_What to work on_
Restate word for word the line with "New Zealand, site AIV_DCAMA02." and the rest of the listing after it, ending at the final line, and include nothing else.

Start of Records supplied

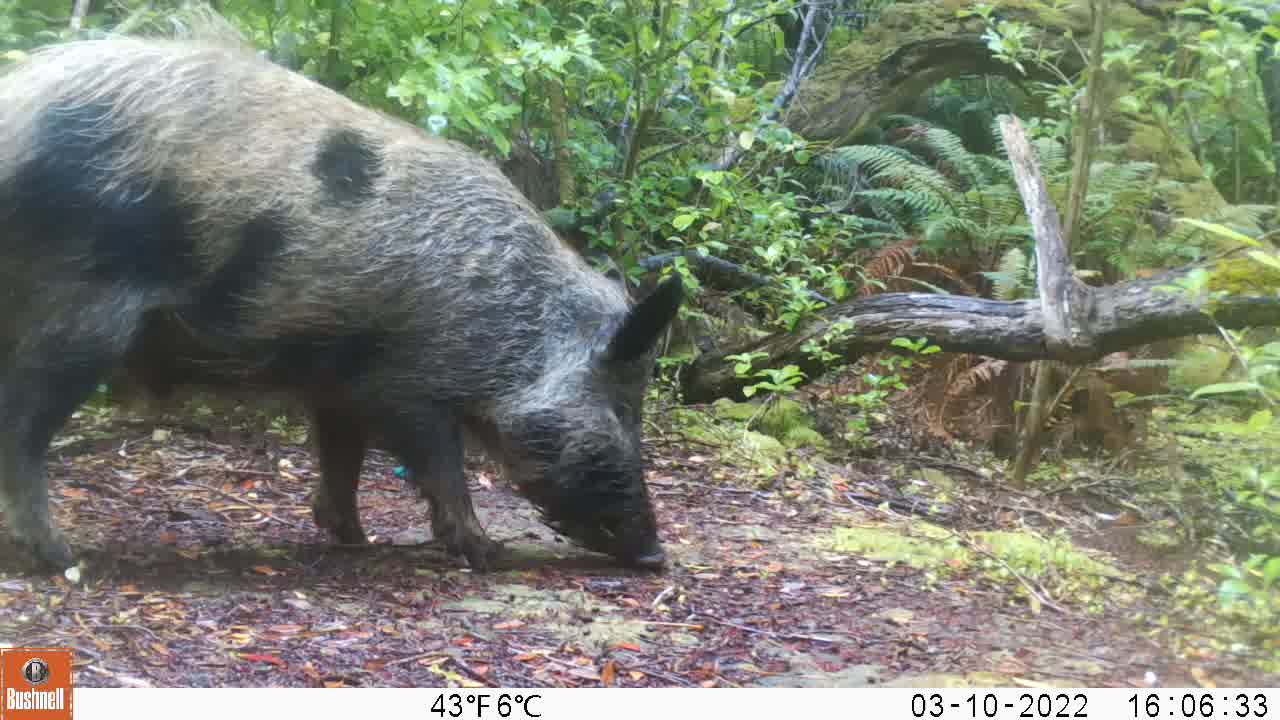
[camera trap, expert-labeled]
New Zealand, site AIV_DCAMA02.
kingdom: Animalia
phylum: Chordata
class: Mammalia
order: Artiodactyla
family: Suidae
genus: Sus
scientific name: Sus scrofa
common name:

End of Records supplied

_Completed exercise_
New Zealand, site AIV_DCAMA02.
kingdom: Animalia
phylum: Chordata
class: Mammalia
order: Artiodactyla
family: Suidae
genus: Sus
scientific name: Sus scrofa
common name:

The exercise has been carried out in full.